- _Source document_
— begin —
‘I am fighting Russians not because I hate Russia.’ The story of a Ukrainian volunteer infantryman

Yevhen_Shybalov

In a military position. “I wish you strength and good health,” is written in the picture. From Yevhen Shybalov's personal archive.

The tactics an infantryman uses to survive at war are very similar to the evolutionarily developed tactics of a cockroach surviving in your kitchen. 

You should sit quietly in a dark wet hole, ideally without any noise or movement, so you don’t somehow give away your presence. But at the same time, you should watch closely and listen carefully to what is going on around you.  

When you venture into an open space, do it very quickly and don’t stay there longer than necessary to perform your task. 

If a bright light flashes somewhere and a scream is heard, “Oooh fuck!” — you've lost, and it's highly possible that you'll soon be killed. Because somewhere out there, behind the unseeable horizon, a deadly slipper is already coming after you.   

Unlike a cockroach, an infantryman can also dig himself a hole if there isn't a suitable one. For this, he has his main superweapon — a shovel. And his second asset is not weapons but his eyes and ears. Namely, radios for communication and optical equipment for observation: quadcopters, night vision devices, and infrared thermal imaging cameras.    

An army spade with a short holder, which has not changed much in the last century, is humankind's most brilliant creation that has saved innumerable soldiers’ lives. Its main advantage is that one can dig a trench with it while lying down. It is deadly important under heavy artillery fire when “to stand upright” and “to commit suicide” are the same thing.
— end —
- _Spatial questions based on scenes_
— begin —
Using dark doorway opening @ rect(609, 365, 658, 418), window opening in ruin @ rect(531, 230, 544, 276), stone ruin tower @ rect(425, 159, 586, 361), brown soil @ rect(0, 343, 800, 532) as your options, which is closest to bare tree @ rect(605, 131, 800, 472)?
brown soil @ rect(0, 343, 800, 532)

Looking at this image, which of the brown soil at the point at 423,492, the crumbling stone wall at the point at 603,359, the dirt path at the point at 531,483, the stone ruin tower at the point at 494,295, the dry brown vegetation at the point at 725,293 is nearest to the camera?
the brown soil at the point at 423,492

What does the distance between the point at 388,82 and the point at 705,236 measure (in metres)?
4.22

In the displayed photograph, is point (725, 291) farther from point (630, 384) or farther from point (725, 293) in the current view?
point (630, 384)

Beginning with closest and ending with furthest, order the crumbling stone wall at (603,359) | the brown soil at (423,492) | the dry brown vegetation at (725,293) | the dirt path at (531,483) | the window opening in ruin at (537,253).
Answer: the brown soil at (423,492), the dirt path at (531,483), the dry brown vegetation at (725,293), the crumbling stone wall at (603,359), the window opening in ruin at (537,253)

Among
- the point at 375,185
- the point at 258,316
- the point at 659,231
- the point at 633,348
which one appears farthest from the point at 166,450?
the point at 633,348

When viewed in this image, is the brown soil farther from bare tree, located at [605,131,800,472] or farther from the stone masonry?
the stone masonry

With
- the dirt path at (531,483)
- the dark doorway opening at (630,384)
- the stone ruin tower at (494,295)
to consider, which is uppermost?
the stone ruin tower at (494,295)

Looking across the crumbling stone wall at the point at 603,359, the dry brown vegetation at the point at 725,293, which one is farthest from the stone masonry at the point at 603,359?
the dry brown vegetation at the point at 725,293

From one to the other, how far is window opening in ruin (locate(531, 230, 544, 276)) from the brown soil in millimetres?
— end —
- _Directive 1_
In the infantryman story, change the passage from "The tactics an" up to and including "coming after you." by replacing "slipper" with "boot".
- _Directive 2_
Turn the paragraph of the infantryman story that begins "Unlike a cockroach, an infantryman can also dig" into a short bulleted list that keeps its main facts.
Please use only the infantryman story here and leave the listing aside.

- _Full response 1_
The tactics an infantryman uses to survive at war are very similar to the evolutionarily developed tactics of a cockroach surviving in your kitchen. 

You should sit quietly in a dark wet hole, ideally without any noise or movement, so you don’t somehow give away your presence. But at the same time, you should watch closely and listen carefully to what is going on around you.  

When you venture into an open space, do it very quickly and don’t stay there longer than necessary to perform your task. 

If a bright light flashes somewhere and a scream is heard, “Oooh fuck!” — you've lost, and it's highly possible that you'll soon be killed. Because somewhere out there, behind the unseeable horizon, a deadly boot is already coming after you.

- _Full response 2_
- Unlike a cockroach, an infantryman can dig his own hole when no suitable one exists.
- His main superweapon for this is a shovel.
- His second asset is his eyes and ears rather than weapons:
  - radios for communication
  - optical equipment for observation: quadcopters, night vision devices, and infrared thermal imaging cameras